Saved data entries:

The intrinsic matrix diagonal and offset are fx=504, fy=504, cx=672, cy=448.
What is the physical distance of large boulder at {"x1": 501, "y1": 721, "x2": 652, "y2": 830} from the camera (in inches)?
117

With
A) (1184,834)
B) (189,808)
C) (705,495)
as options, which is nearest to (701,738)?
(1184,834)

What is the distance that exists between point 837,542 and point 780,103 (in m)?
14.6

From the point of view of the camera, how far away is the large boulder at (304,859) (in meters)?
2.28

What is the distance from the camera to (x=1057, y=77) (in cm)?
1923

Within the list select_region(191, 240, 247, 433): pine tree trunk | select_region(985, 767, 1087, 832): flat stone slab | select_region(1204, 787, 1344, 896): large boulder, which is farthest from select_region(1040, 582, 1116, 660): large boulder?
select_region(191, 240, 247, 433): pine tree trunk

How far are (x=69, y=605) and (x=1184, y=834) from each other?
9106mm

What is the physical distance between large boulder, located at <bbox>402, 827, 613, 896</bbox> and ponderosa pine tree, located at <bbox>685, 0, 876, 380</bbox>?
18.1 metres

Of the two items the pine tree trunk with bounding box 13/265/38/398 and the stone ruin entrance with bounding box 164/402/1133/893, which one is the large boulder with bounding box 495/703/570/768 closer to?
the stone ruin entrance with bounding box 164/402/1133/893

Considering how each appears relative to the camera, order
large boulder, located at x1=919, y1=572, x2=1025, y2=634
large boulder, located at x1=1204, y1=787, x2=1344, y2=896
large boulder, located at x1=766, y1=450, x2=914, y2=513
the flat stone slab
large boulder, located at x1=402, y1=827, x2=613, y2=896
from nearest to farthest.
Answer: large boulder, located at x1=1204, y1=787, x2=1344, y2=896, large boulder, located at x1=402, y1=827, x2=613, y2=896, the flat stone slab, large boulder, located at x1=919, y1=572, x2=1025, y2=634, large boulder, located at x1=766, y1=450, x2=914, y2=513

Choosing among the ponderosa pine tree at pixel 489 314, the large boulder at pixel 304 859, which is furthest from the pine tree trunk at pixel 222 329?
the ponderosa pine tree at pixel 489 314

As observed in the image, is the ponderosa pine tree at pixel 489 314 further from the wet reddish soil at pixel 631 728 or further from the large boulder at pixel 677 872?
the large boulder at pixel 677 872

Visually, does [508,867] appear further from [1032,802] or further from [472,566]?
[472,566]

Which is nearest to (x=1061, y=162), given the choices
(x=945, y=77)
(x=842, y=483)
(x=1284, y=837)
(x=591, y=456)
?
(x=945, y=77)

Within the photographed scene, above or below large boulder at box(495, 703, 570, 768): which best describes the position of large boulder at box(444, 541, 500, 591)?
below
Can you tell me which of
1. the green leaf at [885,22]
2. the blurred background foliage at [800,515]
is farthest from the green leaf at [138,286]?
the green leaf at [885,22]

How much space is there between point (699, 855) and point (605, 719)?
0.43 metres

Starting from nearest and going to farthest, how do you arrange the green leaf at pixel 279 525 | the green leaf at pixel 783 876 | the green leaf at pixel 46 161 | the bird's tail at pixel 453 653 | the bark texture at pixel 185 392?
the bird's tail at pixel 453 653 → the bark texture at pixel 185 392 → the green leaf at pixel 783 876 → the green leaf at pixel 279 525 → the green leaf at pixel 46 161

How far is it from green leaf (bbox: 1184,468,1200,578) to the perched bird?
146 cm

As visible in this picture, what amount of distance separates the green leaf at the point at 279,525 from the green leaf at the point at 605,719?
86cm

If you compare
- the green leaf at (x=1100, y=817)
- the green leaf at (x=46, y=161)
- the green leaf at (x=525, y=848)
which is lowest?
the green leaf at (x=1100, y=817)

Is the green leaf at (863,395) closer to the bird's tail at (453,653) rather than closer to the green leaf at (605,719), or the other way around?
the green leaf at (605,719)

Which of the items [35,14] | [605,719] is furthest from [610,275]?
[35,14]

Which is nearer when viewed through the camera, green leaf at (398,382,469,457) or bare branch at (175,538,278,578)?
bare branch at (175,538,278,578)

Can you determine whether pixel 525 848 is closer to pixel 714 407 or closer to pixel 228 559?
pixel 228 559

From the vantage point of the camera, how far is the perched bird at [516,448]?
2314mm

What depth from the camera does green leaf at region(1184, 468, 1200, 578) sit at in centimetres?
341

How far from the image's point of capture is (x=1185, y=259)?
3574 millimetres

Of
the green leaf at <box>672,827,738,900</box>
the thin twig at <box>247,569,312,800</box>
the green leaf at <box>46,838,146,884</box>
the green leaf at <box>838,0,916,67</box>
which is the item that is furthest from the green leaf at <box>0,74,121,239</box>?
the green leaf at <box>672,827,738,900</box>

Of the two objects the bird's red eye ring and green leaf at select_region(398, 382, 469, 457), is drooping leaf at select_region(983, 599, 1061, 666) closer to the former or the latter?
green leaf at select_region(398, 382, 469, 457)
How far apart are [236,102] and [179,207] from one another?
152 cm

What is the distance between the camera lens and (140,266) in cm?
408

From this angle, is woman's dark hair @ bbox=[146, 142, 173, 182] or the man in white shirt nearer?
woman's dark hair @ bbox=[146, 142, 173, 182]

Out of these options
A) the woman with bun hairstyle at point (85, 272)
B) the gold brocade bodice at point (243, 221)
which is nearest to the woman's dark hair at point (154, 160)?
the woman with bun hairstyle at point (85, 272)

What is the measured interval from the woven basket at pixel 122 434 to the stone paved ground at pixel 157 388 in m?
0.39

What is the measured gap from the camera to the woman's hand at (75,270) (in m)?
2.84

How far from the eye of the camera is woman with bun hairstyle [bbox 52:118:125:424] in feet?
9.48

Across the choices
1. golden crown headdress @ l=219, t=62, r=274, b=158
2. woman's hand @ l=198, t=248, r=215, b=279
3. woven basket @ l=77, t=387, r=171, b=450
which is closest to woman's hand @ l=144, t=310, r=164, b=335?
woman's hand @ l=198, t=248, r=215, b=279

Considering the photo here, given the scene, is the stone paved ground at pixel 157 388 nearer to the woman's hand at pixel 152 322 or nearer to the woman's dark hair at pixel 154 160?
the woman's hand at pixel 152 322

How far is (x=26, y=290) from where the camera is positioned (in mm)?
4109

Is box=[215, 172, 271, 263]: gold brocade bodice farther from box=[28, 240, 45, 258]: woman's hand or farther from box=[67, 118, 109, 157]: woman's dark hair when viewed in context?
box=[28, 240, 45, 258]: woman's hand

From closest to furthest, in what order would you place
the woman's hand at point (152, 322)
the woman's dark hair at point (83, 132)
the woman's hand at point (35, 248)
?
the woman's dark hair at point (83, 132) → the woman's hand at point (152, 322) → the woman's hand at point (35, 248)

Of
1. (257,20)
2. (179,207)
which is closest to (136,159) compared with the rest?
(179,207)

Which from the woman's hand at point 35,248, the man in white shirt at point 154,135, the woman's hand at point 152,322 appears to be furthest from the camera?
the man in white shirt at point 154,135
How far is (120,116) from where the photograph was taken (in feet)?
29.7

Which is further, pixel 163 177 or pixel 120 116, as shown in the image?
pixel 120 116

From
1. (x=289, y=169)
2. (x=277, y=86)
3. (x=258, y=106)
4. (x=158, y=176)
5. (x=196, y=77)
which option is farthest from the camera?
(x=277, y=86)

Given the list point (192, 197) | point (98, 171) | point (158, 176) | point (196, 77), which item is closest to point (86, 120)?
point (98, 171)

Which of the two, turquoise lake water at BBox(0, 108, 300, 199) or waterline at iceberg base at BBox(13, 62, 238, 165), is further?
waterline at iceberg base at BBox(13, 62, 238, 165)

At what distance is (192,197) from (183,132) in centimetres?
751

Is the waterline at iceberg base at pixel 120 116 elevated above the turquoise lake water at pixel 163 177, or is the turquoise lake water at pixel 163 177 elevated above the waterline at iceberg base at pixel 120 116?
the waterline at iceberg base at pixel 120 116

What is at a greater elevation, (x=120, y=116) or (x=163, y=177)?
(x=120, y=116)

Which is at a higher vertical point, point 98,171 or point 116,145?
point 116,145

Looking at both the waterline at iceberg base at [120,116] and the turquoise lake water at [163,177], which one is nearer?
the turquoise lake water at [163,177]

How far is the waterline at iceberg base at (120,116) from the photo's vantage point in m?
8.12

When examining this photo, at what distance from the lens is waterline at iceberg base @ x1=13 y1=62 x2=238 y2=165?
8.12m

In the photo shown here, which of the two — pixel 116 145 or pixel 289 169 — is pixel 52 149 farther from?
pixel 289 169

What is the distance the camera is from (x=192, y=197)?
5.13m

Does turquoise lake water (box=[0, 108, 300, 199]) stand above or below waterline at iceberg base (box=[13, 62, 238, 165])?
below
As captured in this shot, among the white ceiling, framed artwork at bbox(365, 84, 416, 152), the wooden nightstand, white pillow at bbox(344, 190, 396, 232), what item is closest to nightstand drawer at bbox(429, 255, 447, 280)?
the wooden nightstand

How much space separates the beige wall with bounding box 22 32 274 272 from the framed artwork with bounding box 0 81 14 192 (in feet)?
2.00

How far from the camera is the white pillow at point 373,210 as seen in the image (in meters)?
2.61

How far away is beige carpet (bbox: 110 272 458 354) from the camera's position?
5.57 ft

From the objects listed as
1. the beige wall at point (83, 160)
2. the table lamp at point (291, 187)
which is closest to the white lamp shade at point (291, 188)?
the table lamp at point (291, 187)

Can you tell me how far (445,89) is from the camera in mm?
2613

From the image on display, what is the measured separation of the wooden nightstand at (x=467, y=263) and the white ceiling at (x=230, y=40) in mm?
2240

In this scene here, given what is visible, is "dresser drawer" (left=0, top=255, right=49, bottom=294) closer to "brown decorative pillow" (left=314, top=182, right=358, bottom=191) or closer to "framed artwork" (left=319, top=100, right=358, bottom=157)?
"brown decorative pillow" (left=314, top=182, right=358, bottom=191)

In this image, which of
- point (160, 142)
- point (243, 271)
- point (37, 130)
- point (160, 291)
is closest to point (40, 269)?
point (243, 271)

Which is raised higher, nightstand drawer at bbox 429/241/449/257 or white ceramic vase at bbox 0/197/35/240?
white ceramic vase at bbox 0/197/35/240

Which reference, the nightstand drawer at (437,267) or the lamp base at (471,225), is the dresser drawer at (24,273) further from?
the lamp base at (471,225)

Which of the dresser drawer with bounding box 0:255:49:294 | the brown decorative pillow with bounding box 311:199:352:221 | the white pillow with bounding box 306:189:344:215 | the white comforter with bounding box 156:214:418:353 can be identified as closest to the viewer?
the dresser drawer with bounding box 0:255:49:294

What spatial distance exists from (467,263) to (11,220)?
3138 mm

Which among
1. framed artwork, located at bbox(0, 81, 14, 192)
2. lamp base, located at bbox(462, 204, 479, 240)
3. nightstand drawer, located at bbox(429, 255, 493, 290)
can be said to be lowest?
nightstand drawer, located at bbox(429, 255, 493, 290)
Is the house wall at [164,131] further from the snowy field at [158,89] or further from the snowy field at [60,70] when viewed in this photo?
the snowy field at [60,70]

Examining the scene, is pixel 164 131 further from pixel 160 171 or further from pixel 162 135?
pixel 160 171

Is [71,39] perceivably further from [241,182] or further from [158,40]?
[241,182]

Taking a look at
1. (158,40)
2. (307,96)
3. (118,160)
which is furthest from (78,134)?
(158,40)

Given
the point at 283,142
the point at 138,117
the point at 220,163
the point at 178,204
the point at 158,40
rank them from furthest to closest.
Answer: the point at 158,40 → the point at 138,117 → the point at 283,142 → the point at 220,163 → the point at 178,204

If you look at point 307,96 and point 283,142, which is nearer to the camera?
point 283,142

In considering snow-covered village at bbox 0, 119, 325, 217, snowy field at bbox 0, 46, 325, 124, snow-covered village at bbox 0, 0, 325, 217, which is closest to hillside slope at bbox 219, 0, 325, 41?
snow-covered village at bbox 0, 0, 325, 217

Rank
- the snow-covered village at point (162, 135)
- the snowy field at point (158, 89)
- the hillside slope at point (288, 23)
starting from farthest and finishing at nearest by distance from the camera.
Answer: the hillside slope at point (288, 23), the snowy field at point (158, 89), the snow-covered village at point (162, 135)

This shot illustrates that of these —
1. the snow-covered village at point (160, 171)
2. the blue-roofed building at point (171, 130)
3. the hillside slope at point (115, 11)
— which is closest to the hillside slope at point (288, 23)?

Set exercise: Present the lines above, from the one containing "This shot illustrates that of these —" through the last one, as a Markdown table with columns Row and Line, numbering each row and leaving out blank lines.

Solution to this problem:
| Row | Line |
|---|---|
| 1 | This shot illustrates that of these — |
| 2 | 1. the snow-covered village at point (160, 171) |
| 3 | 2. the blue-roofed building at point (171, 130) |
| 4 | 3. the hillside slope at point (115, 11) |
| 5 | — which is closest to the hillside slope at point (288, 23)? |